Does arthritis affect your mobility | Joint pain relief | Flarin

 

Does Arthritis Affect Your Mobility?

 

What causes arthritis?1

 

Arthritis is a condition which describes damage to the joints within the body. Joints can become damaged through:

 

• Repetitive movements (doing the same thing over and over e.g. typing or playing certain sports)

 

• Strain (from carrying or lifting heavy objects or being overweight)

 

• Poor posture (puts strain on muscles and ligaments)

 

• Injury (e.g. through car accidents, falls or breaking bones)

 

There are many different types of arthritis, which are caused by different processes occurring within the body to cause damage to joints. The two main arthritis types are:

 

• Osteoarthritis – joints become damaged by tiny parts of bone growing outwards, causing swelling in the joint and the interior of the joint to become narrower

 

• Rheumatoid arthritis – joints become damaged by inflammation which occurs because the body’s immune system mistakenly attacks the joints

 

Will arthritis affect my mobility?

According to Arthritis Action, arthritis is the most common cause of disability in the UK.2

If you suffer from joint pain or arthritis in your hips, knees or other weight bearing joints, it may affect your mobility.
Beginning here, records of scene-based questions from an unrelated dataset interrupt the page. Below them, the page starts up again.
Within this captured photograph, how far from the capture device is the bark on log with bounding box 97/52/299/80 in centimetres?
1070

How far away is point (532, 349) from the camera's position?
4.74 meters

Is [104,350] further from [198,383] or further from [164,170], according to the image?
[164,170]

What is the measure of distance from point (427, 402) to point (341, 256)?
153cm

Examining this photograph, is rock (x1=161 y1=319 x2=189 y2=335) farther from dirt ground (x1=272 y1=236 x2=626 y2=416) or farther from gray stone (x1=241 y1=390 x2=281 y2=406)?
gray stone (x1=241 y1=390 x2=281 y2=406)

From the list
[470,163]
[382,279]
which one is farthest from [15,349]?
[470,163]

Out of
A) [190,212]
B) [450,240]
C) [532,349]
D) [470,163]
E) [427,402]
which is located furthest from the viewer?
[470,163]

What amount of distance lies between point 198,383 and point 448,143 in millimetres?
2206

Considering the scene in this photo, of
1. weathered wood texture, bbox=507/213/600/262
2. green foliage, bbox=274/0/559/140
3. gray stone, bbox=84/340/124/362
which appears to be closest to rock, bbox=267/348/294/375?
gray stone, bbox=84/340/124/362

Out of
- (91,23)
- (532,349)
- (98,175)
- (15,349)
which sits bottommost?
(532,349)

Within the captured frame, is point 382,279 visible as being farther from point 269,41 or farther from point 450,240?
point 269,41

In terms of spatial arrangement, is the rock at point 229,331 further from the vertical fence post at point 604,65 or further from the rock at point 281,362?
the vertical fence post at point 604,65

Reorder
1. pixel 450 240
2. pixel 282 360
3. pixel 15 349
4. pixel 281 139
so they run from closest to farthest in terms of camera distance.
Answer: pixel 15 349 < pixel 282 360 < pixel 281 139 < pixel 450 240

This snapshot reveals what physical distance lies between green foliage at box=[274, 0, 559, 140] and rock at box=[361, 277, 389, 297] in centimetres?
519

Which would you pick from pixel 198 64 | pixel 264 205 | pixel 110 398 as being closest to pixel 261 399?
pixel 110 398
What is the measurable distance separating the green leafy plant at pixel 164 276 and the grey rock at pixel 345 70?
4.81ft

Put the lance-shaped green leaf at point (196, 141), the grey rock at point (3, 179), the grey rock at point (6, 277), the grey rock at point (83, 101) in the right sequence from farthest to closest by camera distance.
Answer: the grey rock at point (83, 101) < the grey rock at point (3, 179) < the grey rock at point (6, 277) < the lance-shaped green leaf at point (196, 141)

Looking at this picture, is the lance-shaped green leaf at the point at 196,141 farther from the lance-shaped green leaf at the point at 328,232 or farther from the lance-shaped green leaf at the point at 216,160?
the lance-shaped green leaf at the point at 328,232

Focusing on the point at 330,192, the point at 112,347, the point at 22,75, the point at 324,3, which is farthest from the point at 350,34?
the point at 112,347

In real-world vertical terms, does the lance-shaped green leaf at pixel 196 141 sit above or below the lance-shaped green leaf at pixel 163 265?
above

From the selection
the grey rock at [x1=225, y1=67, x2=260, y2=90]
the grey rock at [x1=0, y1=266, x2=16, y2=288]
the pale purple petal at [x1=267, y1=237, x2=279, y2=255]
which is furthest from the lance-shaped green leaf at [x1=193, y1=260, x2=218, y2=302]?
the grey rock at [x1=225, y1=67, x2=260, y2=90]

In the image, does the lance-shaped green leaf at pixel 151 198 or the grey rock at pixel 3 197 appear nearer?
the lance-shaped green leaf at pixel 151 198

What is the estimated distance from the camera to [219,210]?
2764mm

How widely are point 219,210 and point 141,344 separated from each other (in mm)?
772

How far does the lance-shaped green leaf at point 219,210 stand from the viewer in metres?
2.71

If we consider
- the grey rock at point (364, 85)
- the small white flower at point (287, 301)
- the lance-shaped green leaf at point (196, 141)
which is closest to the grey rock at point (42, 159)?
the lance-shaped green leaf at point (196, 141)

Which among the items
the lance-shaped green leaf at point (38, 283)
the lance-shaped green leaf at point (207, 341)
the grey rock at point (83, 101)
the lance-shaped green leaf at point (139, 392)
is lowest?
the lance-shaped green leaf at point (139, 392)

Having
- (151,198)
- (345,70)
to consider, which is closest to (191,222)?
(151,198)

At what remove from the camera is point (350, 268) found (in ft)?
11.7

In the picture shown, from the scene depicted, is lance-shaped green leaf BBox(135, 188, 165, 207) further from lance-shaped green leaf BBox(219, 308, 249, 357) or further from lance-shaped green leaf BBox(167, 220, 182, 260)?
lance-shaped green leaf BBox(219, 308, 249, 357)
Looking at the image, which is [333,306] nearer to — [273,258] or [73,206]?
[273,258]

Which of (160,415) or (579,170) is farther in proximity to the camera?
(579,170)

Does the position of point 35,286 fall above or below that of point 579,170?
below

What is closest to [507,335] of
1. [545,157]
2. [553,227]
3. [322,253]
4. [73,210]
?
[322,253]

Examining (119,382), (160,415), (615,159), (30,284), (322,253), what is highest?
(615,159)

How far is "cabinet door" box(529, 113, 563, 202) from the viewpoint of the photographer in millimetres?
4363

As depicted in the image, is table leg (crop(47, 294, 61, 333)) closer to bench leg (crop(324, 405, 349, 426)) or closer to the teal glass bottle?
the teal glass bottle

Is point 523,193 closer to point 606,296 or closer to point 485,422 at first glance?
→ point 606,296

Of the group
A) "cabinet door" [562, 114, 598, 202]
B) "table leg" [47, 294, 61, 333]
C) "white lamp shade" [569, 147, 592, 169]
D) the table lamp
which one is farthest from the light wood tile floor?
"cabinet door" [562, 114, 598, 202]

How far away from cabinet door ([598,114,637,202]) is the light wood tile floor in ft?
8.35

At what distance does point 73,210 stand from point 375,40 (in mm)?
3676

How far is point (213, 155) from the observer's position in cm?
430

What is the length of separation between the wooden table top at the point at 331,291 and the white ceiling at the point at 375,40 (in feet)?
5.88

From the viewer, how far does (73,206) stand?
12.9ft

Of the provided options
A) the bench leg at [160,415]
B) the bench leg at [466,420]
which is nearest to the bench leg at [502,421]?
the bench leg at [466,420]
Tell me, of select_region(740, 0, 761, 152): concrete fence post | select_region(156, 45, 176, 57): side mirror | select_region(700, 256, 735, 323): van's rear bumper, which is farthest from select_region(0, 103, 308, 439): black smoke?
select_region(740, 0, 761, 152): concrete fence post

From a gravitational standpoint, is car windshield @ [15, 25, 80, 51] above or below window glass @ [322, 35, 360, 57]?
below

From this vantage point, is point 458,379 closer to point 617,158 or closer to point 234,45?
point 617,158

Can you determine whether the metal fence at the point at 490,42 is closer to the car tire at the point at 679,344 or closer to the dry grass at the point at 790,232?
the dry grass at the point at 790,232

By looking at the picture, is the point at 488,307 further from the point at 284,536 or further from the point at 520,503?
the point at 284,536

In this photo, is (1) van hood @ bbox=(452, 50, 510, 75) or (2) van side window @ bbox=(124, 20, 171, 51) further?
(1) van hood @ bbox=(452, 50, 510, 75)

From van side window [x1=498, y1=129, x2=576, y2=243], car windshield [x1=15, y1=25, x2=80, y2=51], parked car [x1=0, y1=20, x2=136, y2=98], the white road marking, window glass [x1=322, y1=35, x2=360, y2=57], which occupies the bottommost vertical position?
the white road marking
If you suffer pain when walking, it can be a common solution to want to avoid walking to avoid this pain, but this isn’t necessarily the best course of action.

 

How can I help manage my arthritis?

 

At home techniques – You can help yourself to manage this by using at home techniques like heat packs, ice packs and anti-inflammatory medication

 

Walking aids – Invest in a walking aid like a walking stick or a rollator.

 

Take breaks often – When you are walking, or gardening or anything else, take regular breaks

 

Exercise – Exercise can increase the strength in your joints. You can increase your exercise with small simple changes like increasing the amount you walk, take up gardening, or join a yoga group!